Abstract

Modern graphics processing units (GPUs) exhibit increasing demands for register files (RFs) with larger capacity and bank sizes, which jeopardize the traditional SRAM-based RF designs due to their large die area and long access latency. Recent hybrid RF designs, e.g., SRAM and spin-transfer torque random access memory (STT-RAM)-based RFs, mitigate the issue by exploiting the density and performance advantages in STT-RAM and SRAM, respectively. However, existing hybrid RF designs adopt coarse integration that has limited write bandwidth between SRAM and STT-RAM, which restricts the adoption of different warp schedulers at runtime.
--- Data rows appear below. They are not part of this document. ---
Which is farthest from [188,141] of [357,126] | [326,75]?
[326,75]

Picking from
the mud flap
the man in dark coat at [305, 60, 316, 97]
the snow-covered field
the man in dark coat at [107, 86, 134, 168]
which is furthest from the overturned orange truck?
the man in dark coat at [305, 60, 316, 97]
In this article, we propose FRF, a warp-scheduler friendly fine-grained hybrid RF design using SRAM/STT-RAM hybrid cell (HC) structures. By integrating one SRAM cell and $N$ STT-RAM cells as one HC, FRF exploits internal write paths to enlarge the access bandwidth between SRAM and STT-RAM and thus greatly optimizes the area and performance. FRF enables the concurrent context-switching such that different warp schedulers may be adopted at runtime. FRF adopts interleaved register mapping (IRM) and on-demand register remapping to further improve the utilization of SRAM in each HC. Our experimental results show that, on average, FRF achieves 50% performance improvement and 40% energy consumption reduction over the coarse-grained hybrid design when adopting loose round-robin (LRR), and achieves 159% efficiency improvement over pure STT-RAM-based RF.